Task directions.
Convert the lines below into a JSON array of strings, one string per line, and omit blank lines.

Data listing.
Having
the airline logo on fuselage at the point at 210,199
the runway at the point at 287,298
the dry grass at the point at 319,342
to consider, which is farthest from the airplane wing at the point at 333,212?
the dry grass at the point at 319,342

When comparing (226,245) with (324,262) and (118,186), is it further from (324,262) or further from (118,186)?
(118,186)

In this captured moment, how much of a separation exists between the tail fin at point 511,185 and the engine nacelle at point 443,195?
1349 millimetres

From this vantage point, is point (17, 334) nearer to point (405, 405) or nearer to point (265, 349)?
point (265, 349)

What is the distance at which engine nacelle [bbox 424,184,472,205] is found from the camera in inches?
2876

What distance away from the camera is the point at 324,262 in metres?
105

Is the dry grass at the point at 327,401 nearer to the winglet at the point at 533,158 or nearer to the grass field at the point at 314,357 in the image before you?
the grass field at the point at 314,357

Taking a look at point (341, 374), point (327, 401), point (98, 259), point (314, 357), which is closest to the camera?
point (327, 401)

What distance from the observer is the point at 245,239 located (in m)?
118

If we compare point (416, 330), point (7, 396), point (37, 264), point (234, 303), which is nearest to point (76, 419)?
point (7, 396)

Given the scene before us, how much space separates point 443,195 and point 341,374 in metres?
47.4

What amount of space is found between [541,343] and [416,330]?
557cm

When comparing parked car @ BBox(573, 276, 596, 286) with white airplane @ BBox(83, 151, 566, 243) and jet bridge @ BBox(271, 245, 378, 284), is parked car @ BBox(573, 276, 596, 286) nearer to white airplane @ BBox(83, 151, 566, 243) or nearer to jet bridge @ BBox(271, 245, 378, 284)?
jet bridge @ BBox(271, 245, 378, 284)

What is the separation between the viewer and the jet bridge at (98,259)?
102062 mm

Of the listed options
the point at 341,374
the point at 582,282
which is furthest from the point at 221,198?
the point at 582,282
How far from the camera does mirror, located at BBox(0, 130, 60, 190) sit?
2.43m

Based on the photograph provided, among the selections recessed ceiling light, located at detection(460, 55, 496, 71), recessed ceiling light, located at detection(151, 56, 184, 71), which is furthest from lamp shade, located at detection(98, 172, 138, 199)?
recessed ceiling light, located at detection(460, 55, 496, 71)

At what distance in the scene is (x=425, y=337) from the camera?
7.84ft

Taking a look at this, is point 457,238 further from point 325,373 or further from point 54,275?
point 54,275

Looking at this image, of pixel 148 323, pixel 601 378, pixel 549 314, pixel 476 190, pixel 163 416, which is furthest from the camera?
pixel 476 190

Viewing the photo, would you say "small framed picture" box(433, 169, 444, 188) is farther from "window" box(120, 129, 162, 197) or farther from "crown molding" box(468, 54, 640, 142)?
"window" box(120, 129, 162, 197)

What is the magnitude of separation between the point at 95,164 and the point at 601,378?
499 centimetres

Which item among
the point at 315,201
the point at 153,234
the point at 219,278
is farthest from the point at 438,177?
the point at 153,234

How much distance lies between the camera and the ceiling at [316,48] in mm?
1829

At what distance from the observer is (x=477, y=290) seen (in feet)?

Full response.
[
  "Having",
  "the airline logo on fuselage at the point at 210,199",
  "the runway at the point at 287,298",
  "the dry grass at the point at 319,342",
  "to consider, which is farthest from the airplane wing at the point at 333,212?",
  "the dry grass at the point at 319,342",
  "When comparing (226,245) with (324,262) and (118,186), is it further from (324,262) or further from (118,186)?",
  "(118,186)",
  "In this captured moment, how much of a separation exists between the tail fin at point 511,185 and the engine nacelle at point 443,195?",
  "1349 millimetres",
  "From this vantage point, is point (17, 334) nearer to point (405, 405) or nearer to point (265, 349)?",
  "point (265, 349)",
  "What is the distance at which engine nacelle [bbox 424,184,472,205] is found from the camera in inches?",
  "2876",
  "What distance away from the camera is the point at 324,262 in metres?",
  "105",
  "Is the dry grass at the point at 327,401 nearer to the winglet at the point at 533,158 or nearer to the grass field at the point at 314,357 in the image before you?",
  "the grass field at the point at 314,357",
  "Taking a look at point (341, 374), point (327, 401), point (98, 259), point (314, 357), which is closest to the camera?",
  "point (327, 401)",
  "What distance from the observer is the point at 245,239 located (in m)?",
  "118",
  "If we compare point (416, 330), point (7, 396), point (37, 264), point (234, 303), which is nearest to point (76, 419)?",
  "point (7, 396)",
  "Given the scene before us, how much space separates point 443,195 and point 341,374 in metres?",
  "47.4",
  "What amount of space is found between [541,343] and [416,330]?",
  "557cm",
  "When comparing parked car @ BBox(573, 276, 596, 286) with white airplane @ BBox(83, 151, 566, 243) and jet bridge @ BBox(271, 245, 378, 284), is parked car @ BBox(573, 276, 596, 286) nearer to white airplane @ BBox(83, 151, 566, 243) or nearer to jet bridge @ BBox(271, 245, 378, 284)?",
  "jet bridge @ BBox(271, 245, 378, 284)",
  "What is the separation between the viewer and the jet bridge at (98,259)?",
  "102062 mm",
  "Of the listed options",
  "the point at 341,374",
  "the point at 582,282",
  "which is furthest from the point at 221,198?",
  "the point at 582,282",
  "How far from the camera does mirror, located at BBox(0, 130, 60, 190) sit?",
  "2.43m",
  "Based on the photograph provided, among the selections recessed ceiling light, located at detection(460, 55, 496, 71), recessed ceiling light, located at detection(151, 56, 184, 71), which is furthest from lamp shade, located at detection(98, 172, 138, 199)?",
  "recessed ceiling light, located at detection(460, 55, 496, 71)",
  "At what distance in the scene is (x=425, y=337) from the camera?",
  "7.84ft",
  "Taking a look at this, is point 457,238 further from point 325,373 or further from point 54,275?",
  "point 54,275",
  "Looking at this image, of pixel 148 323, pixel 601 378, pixel 549 314, pixel 476 190, pixel 163 416, which is furthest from the camera?",
  "pixel 476 190",
  "Viewing the photo, would you say \"small framed picture\" box(433, 169, 444, 188) is farther from \"window\" box(120, 129, 162, 197) or farther from \"crown molding\" box(468, 54, 640, 142)?",
  "\"window\" box(120, 129, 162, 197)",
  "What is the magnitude of separation between the point at 95,164 and the point at 601,378?",
  "499 centimetres",
  "Which item among",
  "the point at 315,201",
  "the point at 153,234",
  "the point at 219,278",
  "is farthest from the point at 438,177?",
  "the point at 153,234",
  "How much distance lies between the camera and the ceiling at [316,48] in mm?",
  "1829",
  "At what distance from the observer is (x=477, y=290) seen (in feet)?"
]